Saldo positivo per lo sviluppo delle imprese modenesi. Ceramica in crisi, terziario in ascesa

Con un +0,25 l'andamento dello sviluppo delle imprese modenesi ha visto il segno positivo. Si tratta di una media che vede affossare la ceramica e i mobilifici, a favore della sanità e della consulenza aziendale

Un leggero distacco dallo zero nello sviluppo, porta le imprese modenesi a chiudere il 2015 con saldo positivo. Infatti il tasso di sviluppo dello scorso anno è pari a +0,29% e colloca Modena al quarantunesimo posto della classifica delle provincie italiane. Le imprese della regione sono pressoché stabili (+0,06%), mentre il totale Italia aumenta in maniera più marcata (+0,75).

DATI IN SINTESI. L’elaborazione dei dati sulla movimentazione delle imprese modenesi da parte del Centro Studi e Statistica della Camera di Commercio evidenzia che il saldo annuale è tornato in positivo dopo due anni di diminuzioni e risulta pari a +215 unità. Tale risultato deriva da 4.510 imprese iscritte e da 4.295 imprese cessate (non d’ufficio). Rispetto al 2014 le iscrizioni di nuove attività sono aumentate del +2,6% mentre le cessazioni sono diminuite del -5,6%.
 
SEMPRE MENO AZIENDE CHIUDONO E AVANTI LE DONNE.  Il saldo tra le iscritte e cessate delle imprese artigiane risulta negativo anche nel 2015: -410 aziende. Le imprese artigiane diventano così 21.543 mostrando una diminuzione tendenziale del -1,9%. Andamento migliore per le imprese a conduzione femminile che aumentano dell’1,3% e ancor più sostenuto per quelle a conduzione straniera (+5,3%), mentre sono in calo quelle giovanili (-3,6%).

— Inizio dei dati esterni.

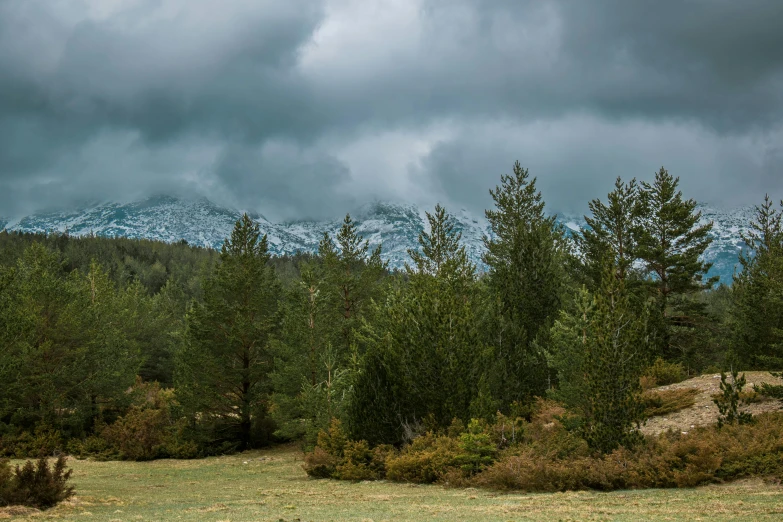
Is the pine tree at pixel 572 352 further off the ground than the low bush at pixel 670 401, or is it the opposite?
the pine tree at pixel 572 352

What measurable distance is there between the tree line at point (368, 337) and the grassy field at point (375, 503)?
5.27m

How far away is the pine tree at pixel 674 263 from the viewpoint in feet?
116

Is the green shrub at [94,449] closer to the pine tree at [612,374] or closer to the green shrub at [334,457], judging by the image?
the green shrub at [334,457]

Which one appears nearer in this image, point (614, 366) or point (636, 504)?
point (636, 504)

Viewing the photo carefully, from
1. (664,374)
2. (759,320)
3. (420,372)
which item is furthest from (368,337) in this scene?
(759,320)

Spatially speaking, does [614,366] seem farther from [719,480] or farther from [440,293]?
[440,293]

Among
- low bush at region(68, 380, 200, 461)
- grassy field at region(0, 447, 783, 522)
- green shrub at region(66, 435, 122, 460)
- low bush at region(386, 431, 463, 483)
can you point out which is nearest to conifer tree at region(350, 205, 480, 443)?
low bush at region(386, 431, 463, 483)

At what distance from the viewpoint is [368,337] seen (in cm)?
2928

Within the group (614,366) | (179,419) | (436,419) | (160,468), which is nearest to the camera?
(614,366)

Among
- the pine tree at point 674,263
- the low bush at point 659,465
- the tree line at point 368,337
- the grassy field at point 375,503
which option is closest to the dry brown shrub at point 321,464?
the grassy field at point 375,503

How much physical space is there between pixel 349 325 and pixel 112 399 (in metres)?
16.5

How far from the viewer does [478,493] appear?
52.6 feet

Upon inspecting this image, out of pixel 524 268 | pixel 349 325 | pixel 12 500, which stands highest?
pixel 524 268

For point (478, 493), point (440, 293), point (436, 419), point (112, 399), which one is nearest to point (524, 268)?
point (440, 293)
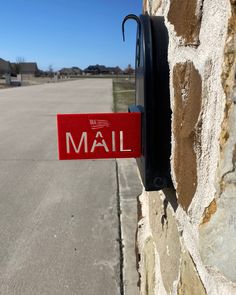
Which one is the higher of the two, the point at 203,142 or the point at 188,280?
the point at 203,142

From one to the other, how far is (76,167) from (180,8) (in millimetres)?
5028

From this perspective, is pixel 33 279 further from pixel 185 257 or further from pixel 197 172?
pixel 197 172

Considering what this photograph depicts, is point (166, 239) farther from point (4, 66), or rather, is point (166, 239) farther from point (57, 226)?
point (4, 66)

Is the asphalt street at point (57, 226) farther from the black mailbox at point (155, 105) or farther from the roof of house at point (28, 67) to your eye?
the roof of house at point (28, 67)

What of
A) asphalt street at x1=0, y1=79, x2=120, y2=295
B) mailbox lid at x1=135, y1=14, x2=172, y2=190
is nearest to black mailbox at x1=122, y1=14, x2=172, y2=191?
mailbox lid at x1=135, y1=14, x2=172, y2=190

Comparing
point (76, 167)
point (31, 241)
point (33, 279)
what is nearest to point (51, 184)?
point (76, 167)

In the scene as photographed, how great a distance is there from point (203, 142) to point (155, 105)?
0.31m

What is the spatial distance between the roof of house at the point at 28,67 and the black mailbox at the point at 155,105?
115268mm

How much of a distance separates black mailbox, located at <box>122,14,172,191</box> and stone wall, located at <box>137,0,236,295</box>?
3cm

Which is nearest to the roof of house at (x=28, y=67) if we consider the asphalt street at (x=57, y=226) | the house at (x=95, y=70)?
the house at (x=95, y=70)

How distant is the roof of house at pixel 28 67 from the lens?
→ 11204cm

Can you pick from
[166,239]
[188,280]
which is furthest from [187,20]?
[166,239]

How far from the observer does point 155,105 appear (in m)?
1.11

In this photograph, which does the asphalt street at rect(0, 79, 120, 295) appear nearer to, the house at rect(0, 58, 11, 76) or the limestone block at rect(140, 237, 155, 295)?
the limestone block at rect(140, 237, 155, 295)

LE SPA PIU' DI MODA DELLE SRL. Analizzando la forma giuridica, sono in aumento le società di capitale (+2,4%) proseguendo un trend che dura ormai da anni; anche le ‘altre forme’ crescono (+1,3%), mentre sempre meno preferite dagli imprenditori sono le società di persone (-2,6%) e le imprese individuali (-0,8%).
 
ANDAMENTO PER SETTORE
. Più nel dettaglio, le uniche attività manifatturiere in crescita sono la ‘riparazione e manutenzione’ (+4,8%) e la ‘fabbricazione di articoli in gomma e materie plastiche’ (+4,2%). Tutte le altre industrie registrano cali di aziende, i più sensibili nella ceramica (-5,3%), e nella ‘fabbricazione di mobili’ (-5,1%), mentre stabili sono l’industria alimentare (-0,1%) e la ‘fabbricazione di carta’ (0,0%).

TERZIARIO IN GRANDE ASCESA. Più dinamico è il trend del terziario, dove quasi tutti i settori mostrano un numero di imprese in crescita. In particolare la ‘sanità e assistenza sociale’ cresce del +7,4%, il ‘noleggio e servizi di supporto alle imprese’ del +6,3% e l’istruzione del +4,4%. Trend negativo già da alcuni trimestri per i ‘trasporti e magazzinaggio’ (-1,6%) e il commercio (-0,7%).